• _Exercise aim_:
Could you restate, exactly and with nothing added, the lines from the start of the data through the line that holds "category: asiatic brush tailed porcupine", leaving the pictures out?

|---|

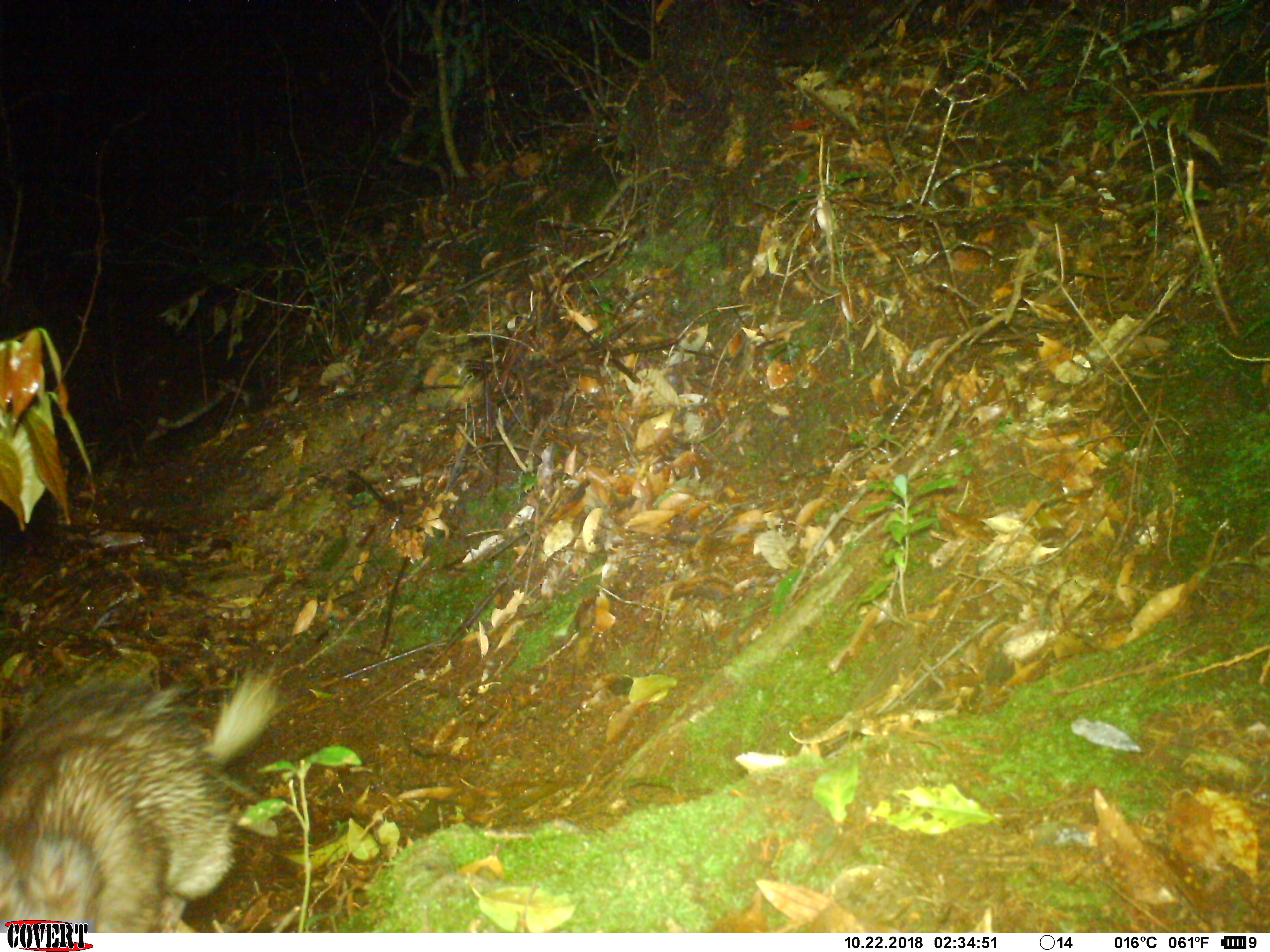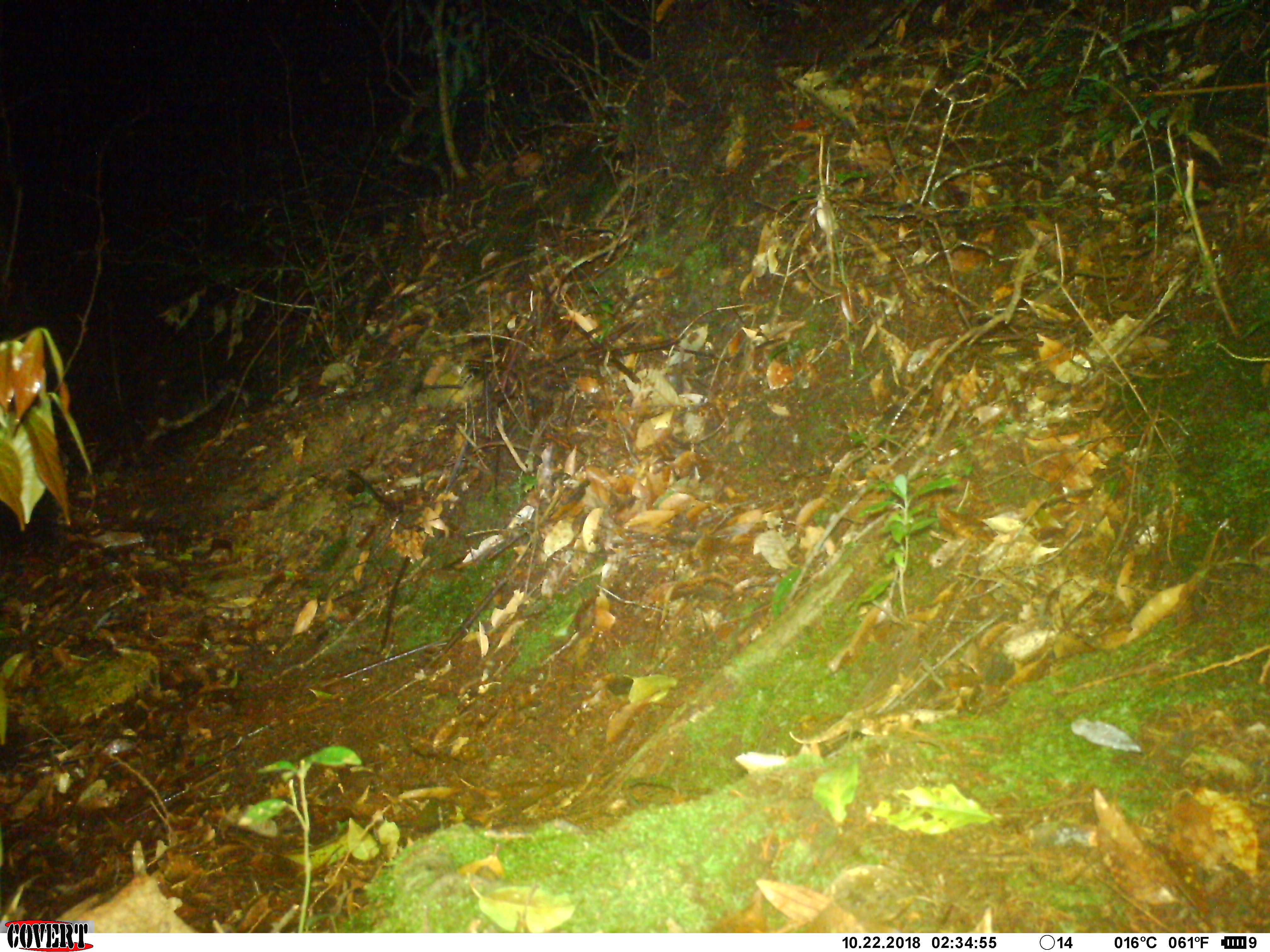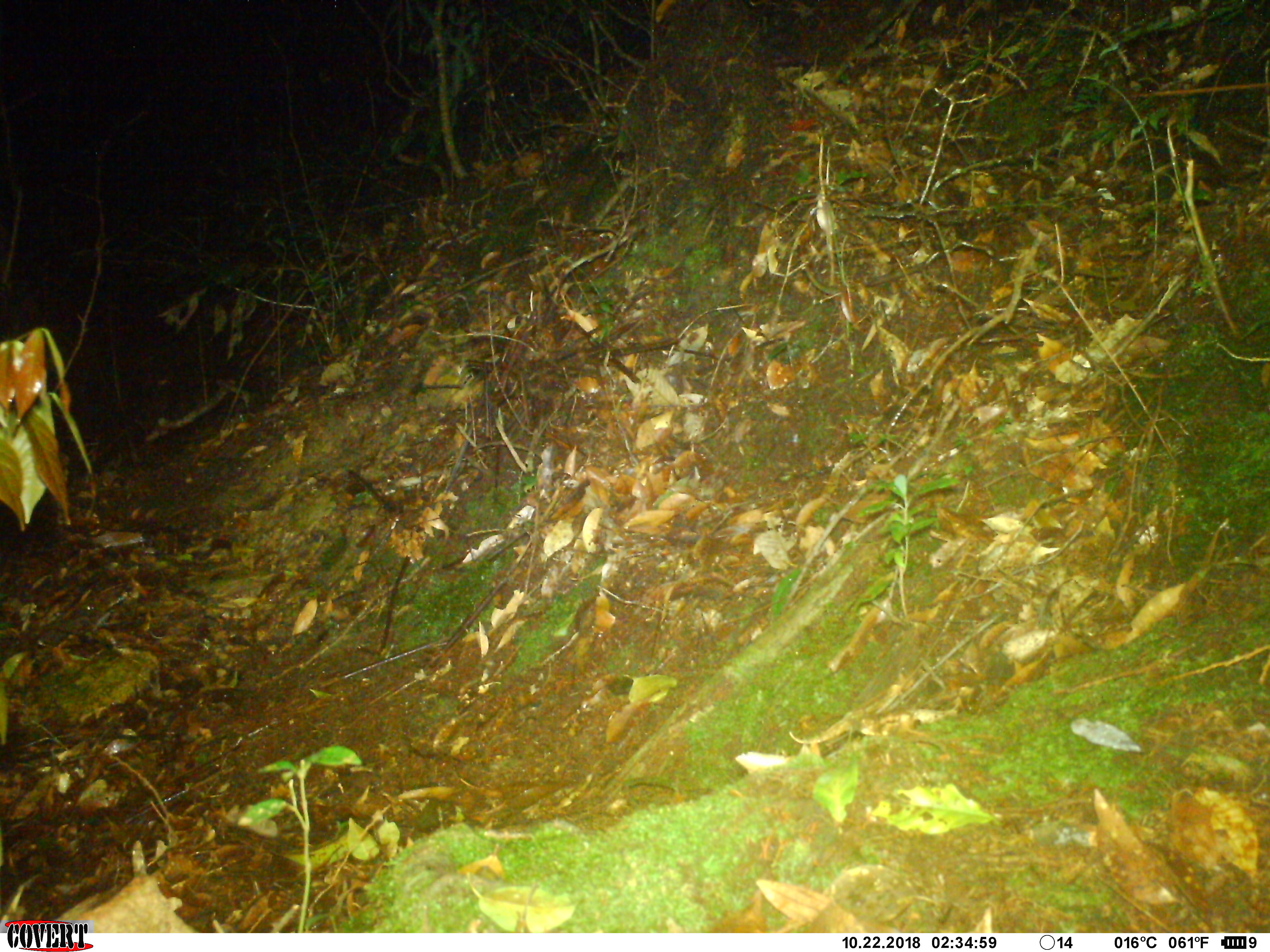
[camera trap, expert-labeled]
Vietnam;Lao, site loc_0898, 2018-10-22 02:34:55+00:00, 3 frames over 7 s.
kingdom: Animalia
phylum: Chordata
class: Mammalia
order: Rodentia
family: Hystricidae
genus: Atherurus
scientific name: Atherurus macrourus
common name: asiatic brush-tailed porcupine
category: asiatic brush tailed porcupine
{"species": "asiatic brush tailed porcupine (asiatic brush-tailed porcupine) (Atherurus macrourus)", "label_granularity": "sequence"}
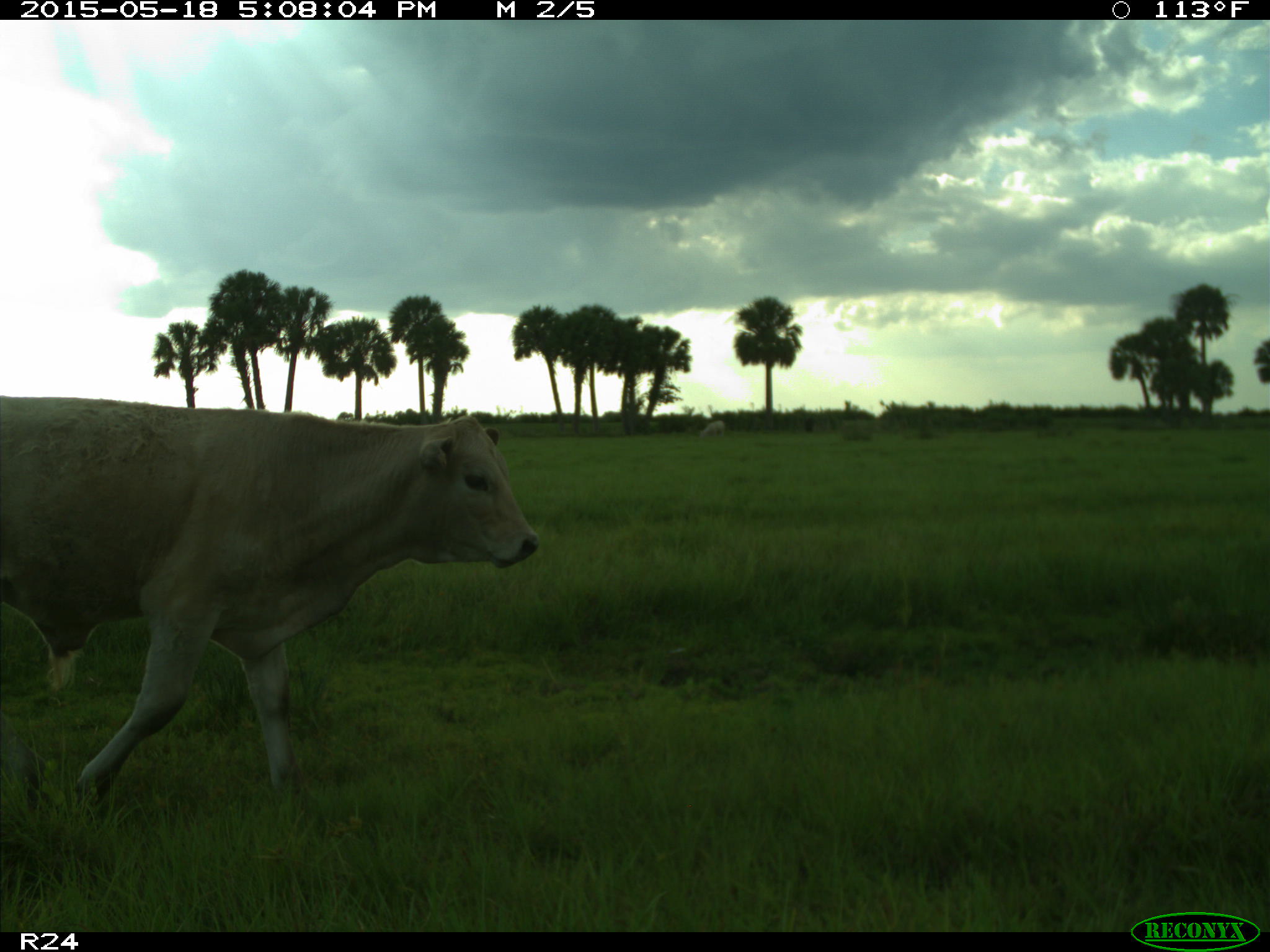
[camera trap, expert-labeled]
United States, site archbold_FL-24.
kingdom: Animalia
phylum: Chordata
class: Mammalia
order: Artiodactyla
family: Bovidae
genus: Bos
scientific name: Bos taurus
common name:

|---|

• _Response box_:
[camera trap, expert-labeled]
Vietnam;Lao, site loc_0898, 2018-10-22 02:34:55+00:00, 3 frames over 7 s.
kingdom: Animalia
phylum: Chordata
class: Mammalia
order: Rodentia
family: Hystricidae
genus: Atherurus
scientific name: Atherurus macrourus
common name: asiatic brush-tailed porcupine
category: asiatic brush tailed porcupine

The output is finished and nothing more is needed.